((

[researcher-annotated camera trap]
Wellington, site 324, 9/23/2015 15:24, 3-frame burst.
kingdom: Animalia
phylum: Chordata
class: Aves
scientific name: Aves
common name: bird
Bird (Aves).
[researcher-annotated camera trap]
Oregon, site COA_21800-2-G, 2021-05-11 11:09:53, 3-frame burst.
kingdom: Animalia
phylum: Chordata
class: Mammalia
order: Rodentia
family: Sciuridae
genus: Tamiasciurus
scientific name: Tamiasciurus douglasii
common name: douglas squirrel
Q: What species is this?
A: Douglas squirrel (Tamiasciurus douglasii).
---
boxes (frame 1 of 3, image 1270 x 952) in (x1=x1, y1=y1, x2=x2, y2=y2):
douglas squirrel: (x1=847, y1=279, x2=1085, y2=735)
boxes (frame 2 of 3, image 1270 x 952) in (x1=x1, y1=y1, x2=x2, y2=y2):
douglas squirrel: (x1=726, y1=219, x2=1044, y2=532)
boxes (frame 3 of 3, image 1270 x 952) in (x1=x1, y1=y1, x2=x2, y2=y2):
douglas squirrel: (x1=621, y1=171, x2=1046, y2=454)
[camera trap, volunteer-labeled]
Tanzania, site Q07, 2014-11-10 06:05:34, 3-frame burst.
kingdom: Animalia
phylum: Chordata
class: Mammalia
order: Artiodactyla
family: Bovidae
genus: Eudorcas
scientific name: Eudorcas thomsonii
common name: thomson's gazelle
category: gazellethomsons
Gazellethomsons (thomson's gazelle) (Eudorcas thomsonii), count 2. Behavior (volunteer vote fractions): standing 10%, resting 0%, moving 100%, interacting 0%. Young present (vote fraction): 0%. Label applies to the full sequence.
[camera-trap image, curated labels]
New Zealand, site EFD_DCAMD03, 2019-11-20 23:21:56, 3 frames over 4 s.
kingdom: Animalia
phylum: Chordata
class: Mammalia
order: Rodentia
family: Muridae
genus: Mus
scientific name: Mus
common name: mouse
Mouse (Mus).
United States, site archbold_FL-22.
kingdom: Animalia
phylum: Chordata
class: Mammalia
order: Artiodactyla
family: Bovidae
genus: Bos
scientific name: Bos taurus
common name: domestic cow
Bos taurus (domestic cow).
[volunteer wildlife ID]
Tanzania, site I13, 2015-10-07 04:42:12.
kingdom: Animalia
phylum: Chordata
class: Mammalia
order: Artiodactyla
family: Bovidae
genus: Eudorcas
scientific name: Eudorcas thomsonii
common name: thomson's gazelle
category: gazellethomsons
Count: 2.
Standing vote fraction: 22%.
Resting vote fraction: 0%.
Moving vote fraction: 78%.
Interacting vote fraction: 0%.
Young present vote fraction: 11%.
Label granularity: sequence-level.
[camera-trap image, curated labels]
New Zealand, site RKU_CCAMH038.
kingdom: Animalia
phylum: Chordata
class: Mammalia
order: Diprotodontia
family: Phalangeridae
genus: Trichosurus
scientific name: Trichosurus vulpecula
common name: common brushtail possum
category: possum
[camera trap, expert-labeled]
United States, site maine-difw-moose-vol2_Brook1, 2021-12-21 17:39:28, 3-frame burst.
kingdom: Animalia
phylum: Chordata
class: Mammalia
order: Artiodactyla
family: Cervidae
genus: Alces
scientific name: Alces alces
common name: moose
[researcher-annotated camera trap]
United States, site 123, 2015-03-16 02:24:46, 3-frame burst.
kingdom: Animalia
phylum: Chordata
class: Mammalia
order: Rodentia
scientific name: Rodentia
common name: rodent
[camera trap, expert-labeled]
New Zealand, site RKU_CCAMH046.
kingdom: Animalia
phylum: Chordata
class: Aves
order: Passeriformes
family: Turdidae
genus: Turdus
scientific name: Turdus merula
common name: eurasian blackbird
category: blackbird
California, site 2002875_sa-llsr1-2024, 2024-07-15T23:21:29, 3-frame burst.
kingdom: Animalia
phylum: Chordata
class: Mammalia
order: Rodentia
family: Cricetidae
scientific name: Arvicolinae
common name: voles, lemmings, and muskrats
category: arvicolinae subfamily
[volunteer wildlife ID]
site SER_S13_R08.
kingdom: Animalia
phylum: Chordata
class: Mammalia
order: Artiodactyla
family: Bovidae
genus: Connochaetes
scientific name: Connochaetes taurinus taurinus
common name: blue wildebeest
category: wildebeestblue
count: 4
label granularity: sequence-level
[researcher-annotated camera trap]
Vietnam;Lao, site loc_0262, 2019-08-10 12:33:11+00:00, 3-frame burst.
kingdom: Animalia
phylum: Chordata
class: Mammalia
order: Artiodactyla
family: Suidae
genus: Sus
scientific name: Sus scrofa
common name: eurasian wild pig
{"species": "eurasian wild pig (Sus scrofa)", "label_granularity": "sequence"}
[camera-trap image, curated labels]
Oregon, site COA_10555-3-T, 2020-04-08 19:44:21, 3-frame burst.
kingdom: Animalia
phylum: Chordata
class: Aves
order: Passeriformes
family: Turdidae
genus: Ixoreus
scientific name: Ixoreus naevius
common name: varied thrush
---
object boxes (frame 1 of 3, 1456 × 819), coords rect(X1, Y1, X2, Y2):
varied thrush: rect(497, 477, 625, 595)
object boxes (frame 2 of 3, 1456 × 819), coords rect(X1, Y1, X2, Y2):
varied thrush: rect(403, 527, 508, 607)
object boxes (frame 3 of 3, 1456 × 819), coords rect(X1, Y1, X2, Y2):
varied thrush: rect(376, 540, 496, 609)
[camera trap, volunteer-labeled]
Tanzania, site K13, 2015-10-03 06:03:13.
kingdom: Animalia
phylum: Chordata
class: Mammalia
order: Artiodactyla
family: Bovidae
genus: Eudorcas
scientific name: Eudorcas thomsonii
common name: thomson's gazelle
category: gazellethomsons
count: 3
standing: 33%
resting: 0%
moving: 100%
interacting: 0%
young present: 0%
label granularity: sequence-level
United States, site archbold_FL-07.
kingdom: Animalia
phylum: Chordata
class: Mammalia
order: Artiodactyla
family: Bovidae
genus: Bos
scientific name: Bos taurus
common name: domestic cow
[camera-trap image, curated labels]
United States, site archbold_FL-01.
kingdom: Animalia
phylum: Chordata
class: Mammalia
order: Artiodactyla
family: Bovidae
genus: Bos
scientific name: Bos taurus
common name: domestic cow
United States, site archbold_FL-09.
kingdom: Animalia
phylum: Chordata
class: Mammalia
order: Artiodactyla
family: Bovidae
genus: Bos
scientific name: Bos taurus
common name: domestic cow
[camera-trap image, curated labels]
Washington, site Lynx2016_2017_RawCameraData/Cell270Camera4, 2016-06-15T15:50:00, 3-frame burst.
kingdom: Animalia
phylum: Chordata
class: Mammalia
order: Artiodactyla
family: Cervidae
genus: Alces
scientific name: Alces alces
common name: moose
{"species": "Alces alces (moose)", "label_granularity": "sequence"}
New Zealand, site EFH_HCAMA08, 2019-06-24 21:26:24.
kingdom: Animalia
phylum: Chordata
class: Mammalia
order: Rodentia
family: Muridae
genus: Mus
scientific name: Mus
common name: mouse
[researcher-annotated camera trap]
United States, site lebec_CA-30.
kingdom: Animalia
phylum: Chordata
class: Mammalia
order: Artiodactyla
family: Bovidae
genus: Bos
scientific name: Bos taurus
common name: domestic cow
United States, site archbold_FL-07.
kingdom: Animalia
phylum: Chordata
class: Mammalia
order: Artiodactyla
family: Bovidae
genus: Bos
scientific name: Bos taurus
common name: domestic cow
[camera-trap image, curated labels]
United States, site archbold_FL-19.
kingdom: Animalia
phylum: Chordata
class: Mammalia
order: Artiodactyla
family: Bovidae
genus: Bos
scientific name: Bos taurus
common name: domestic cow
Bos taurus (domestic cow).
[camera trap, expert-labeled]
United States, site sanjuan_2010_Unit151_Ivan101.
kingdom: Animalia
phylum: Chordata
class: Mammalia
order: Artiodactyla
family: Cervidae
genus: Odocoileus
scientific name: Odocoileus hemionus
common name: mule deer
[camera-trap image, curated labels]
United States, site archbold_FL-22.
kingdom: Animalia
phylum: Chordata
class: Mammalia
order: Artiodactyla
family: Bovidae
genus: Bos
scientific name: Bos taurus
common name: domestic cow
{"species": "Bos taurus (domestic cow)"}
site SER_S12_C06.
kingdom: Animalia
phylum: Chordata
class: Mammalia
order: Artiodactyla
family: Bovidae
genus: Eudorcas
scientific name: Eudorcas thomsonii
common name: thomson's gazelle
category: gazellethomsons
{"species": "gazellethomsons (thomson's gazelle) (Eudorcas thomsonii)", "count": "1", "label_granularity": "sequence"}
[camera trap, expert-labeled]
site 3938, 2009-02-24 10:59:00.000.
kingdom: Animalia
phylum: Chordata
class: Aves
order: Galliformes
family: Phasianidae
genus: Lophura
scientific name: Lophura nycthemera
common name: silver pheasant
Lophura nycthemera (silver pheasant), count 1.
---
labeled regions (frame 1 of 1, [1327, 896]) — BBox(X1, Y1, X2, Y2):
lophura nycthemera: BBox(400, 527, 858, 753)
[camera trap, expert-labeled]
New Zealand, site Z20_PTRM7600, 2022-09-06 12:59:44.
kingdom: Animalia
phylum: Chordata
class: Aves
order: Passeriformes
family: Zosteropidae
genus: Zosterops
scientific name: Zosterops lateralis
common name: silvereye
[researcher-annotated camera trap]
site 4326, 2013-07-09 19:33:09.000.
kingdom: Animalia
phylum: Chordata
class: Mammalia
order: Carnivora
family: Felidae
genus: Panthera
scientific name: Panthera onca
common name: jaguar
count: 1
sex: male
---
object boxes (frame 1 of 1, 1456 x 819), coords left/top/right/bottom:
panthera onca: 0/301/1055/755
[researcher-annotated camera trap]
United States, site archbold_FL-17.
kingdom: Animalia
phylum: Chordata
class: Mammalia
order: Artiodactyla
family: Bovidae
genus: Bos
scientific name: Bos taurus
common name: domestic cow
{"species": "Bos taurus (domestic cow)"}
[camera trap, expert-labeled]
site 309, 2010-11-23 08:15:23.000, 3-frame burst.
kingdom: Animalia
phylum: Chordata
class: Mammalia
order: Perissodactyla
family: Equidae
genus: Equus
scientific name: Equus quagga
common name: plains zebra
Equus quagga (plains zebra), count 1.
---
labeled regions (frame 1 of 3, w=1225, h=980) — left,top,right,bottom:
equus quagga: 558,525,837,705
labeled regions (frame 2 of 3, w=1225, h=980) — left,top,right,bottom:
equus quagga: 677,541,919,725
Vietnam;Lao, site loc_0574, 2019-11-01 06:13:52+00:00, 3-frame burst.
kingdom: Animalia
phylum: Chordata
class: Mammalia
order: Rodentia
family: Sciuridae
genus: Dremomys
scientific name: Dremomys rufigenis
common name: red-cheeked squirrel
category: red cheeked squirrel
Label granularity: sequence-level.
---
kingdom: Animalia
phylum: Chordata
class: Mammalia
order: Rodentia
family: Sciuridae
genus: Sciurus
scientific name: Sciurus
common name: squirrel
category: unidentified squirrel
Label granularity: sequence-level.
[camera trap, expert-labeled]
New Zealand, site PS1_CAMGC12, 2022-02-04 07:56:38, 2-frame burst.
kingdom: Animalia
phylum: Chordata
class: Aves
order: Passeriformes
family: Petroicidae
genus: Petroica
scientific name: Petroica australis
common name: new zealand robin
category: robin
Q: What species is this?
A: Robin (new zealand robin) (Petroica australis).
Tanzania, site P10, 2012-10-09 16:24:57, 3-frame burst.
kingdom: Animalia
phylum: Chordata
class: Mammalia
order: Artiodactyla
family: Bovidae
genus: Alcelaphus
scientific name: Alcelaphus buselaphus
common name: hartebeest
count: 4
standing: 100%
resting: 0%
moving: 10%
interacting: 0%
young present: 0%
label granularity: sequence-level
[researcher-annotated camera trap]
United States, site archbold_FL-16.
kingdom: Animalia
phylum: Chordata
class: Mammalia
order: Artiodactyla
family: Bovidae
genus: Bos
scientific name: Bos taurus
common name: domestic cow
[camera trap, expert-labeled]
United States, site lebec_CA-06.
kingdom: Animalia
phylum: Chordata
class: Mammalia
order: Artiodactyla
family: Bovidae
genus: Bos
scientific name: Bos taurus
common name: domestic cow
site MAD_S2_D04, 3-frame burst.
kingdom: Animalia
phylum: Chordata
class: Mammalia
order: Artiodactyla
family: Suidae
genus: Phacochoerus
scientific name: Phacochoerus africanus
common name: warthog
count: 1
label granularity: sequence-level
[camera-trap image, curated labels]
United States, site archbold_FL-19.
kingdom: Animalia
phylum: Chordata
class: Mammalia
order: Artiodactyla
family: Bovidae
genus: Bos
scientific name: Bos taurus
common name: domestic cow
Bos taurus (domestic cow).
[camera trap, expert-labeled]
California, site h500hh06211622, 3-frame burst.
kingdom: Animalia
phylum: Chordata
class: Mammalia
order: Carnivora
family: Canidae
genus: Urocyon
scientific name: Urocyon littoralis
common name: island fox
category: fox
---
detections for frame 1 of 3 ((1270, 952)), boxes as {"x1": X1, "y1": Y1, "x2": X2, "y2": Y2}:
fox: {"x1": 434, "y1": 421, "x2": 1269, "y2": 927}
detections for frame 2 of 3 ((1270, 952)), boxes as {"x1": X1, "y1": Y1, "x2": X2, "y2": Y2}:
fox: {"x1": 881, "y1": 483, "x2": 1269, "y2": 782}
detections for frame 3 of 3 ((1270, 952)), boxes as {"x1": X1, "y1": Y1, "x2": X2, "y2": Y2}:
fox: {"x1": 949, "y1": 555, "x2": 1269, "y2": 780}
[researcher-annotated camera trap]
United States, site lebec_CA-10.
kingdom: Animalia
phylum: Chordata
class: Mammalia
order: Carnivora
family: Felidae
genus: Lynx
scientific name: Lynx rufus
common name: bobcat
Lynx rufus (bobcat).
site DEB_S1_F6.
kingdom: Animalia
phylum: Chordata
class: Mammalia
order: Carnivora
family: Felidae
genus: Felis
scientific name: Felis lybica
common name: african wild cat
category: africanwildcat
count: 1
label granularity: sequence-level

))

== EXERCISE ==
Each line in the entries above, starting at the line with "scientific name: Rodentia" and ending at the line with "scientific name: Sus scrofa", is to be printed exactly, and only those lines.

== FINISHED TASK ==
scientific name: Rodentia
common name: rodent
[camera trap, expert-labeled]
New Zealand, site RKU_CCAMH046.
kingdom: Animalia
phylum: Chordata
class: Aves
order: Passeriformes
family: Turdidae
genus: Turdus
scientific name: Turdus merula
common name: eurasian blackbird
category: blackbird
California, site 2002875_sa-llsr1-2024, 2024-07-15T23:21:29, 3-frame burst.
kingdom: Animalia
phylum: Chordata
class: Mammalia
order: Rodentia
family: Cricetidae
scientific name: Arvicolinae
common name: voles, lemmings, and muskrats
category: arvicolinae subfamily
[volunteer wildlife ID]
site SER_S13_R08.
kingdom: Animalia
phylum: Chordata
class: Mammalia
order: Artiodactyla
family: Bovidae
genus: Connochaetes
scientific name: Connochaetes taurinus taurinus
common name: blue wildebeest
category: wildebeestblue
count: 4
label granularity: sequence-level
[researcher-annotated camera trap]
Vietnam;Lao, site loc_0262, 2019-08-10 12:33:11+00:00, 3-frame burst.
kingdom: Animalia
phylum: Chordata
class: Mammalia
order: Artiodactyla
family: Suidae
genus: Sus
scientific name: Sus scrofa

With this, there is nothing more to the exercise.